As a member of the LGBTQ+ community, Ortiz said she found the ban on transgender females from women’s and girl’s sports that lawmakers passed “atrocious.” The change to voting laws and Gov. Ron DeSantis’ push for HB1, the “anti-riot” bill, threaten people’s rights, she said.
“That has no effect on making Floridians’ lives better,” she said. “It’s just putting up more red tape.”
As a legislator, she hopes to not only tackle issues present in the moment but to lay groundwork that guarantees future generations a quality of life.
In the past few months, Ortiz said she’s been having conversations around the district about what voters want to see, conversations she said she’ll continue to have throughout her campaign.

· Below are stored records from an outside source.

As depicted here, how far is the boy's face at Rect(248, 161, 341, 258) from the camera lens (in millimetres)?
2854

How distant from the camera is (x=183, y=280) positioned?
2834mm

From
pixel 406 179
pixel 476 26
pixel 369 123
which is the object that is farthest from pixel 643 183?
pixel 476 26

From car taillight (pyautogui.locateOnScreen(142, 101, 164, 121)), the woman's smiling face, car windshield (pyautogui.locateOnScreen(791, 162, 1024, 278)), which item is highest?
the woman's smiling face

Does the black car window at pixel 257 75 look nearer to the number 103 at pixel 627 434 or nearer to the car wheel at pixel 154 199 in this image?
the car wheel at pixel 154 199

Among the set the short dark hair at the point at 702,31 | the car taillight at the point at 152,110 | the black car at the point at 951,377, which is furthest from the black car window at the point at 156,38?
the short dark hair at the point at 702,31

“Win or lose, I want to keep doing that,” Ortiz said. “Because I know we need leaders in our community that are going to continue to uplift all voices and not do what current leadership is doing now, which is giving a sound box to a select few.”

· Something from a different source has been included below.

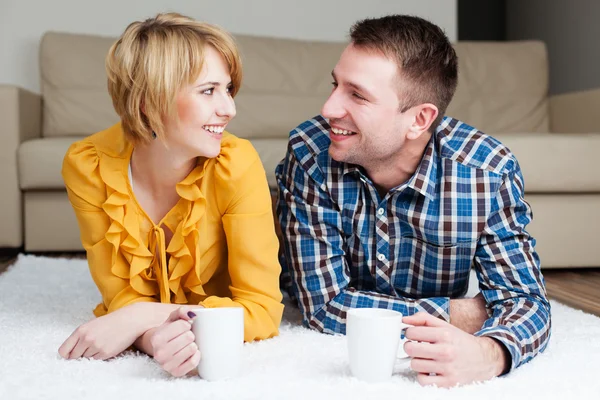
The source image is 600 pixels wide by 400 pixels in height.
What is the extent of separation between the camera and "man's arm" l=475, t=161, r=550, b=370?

In a county surrounded by water, she said tackling environmental issues and climate change and getting plans in place is a priority.
“To make sure that we have a county 20 to 30 years from now,” she said.
Tackling affordable housing as St. Petersburg and the area market continues to boom is another priority, along with attracting well-paying jobs to the area so everyone has a salary they can live on.
Ortiz grew up in Pinellas County, graduating from Tarpon Springs High School, and attended the University of Florida. After graduating in 2008 amid the recession, Ortiz moved away to work in communications for the New York City Council. She has been with Service Employees International Union, which has about two million members, for about eight years.
She has been back in the Tampa Bay area for the past five years. She lives in St. Petersburg with her cat, Mango.
“I’m going to bring a wealth of knowledge to this role that I think marks me as a leader that we need in this moment,” she said.